浅草寺(台東区浅草2)で1月18日、「温座秘法陀羅尼会(おんざひほうだらにえ)」が最後の一座を今年も満了し結願(けちがん)した。
1月12日から始まった同行事の起源は江戸時代中期ごろといわれ、毎年年頭に7昼夜を通して行い除災招福を祈願する。昼夜不断で行うことから、座が冷めることがないとして「温座」、修法者が壇を降りるごとに「陀羅尼文」を唱えることから同名称がついたとされる。

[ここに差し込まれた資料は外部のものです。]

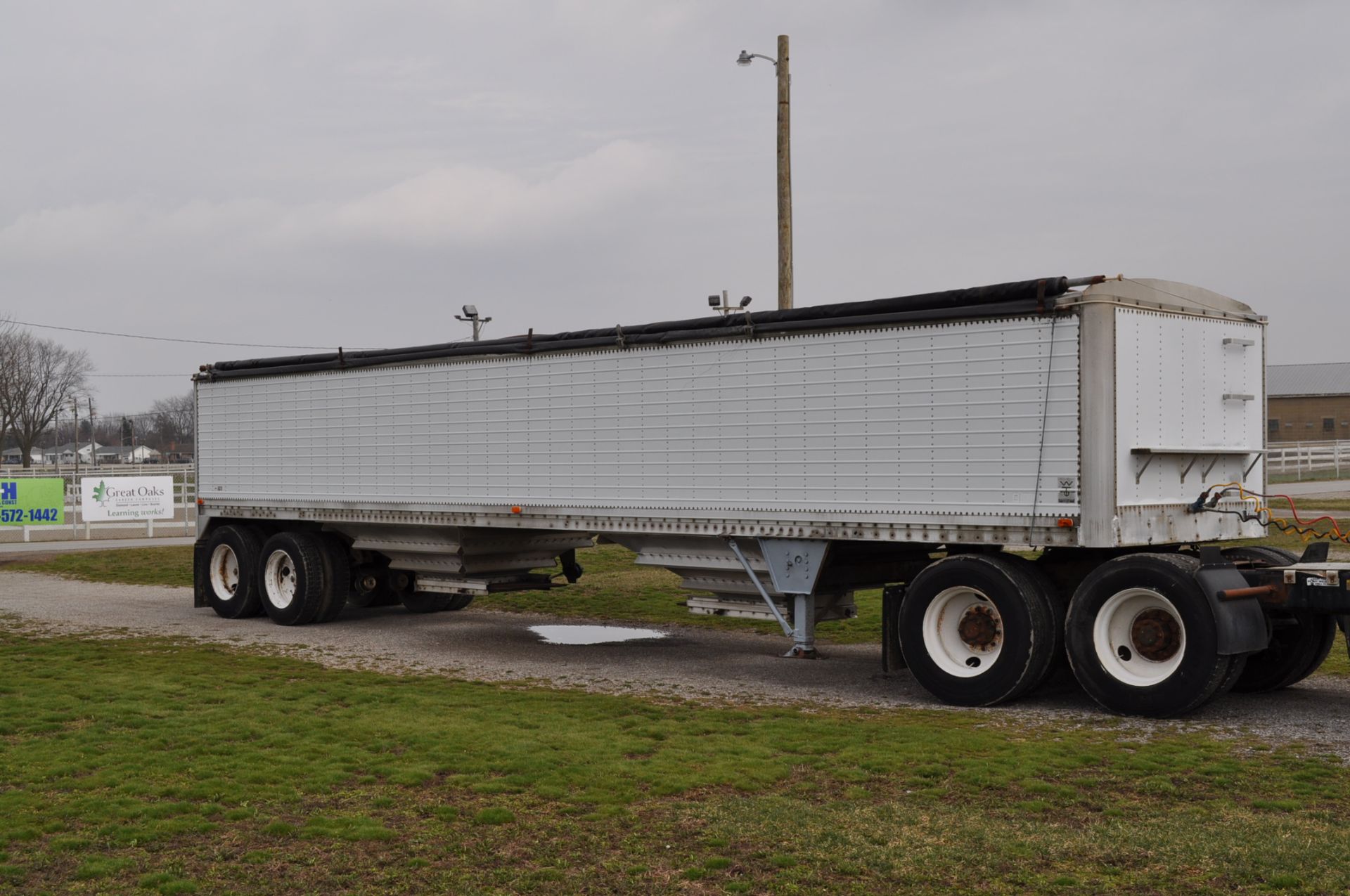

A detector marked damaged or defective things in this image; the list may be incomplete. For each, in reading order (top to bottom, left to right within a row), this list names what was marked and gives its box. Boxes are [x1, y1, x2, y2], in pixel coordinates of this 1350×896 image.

rusty wheel hub [961, 602, 1004, 650]
rusty wheel hub [1129, 604, 1182, 661]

本堂内陣の東側に設けた一室を結界して祈願が行われ、最終日の18日17時ごろから秘法の幕が引き上げられた。信徒にも結縁(けちえん)の場が設けられ「最後の座」が執り行われた。錫杖師(しゃくじょうし)と神供師(じんくし)による「曠野神供(こうやじんく)」が行われる中、手に大きなたいまつを持った2体の鬼が本堂裏手から現れ、燃え盛る炎で周囲を照らし、本堂は幻想的な空気に包まれた。
たいまつの炎で災厄を浄化するため、鬼は本堂から香炉を回り宝蔵門へと境内各所を巡り、最後は影向堂裏手の銭塚地蔵堂脇にあらかじめ掘った穴にたいまつを投入して満了となった。
鬼は浅草寺の若い僧侶たちが毎年交代で役に扮(ふん)して行っているという。「歌舞伎役者のような鬼の隈取りが素人にはなかなか難しい」と話す鬼たちの苦労もうかがえる。鬼が立ち振る舞う姿からこの行事は「亡者送り」ともいわれる。
前日からの雪と雨でコンディションの良くない中、たくさんの信者や見物客が見守り、ご利益があると言われるたいまつの燃えかすを拾ったり、鬼に赤ちゃんを抱いてもらったりする場面も見られた。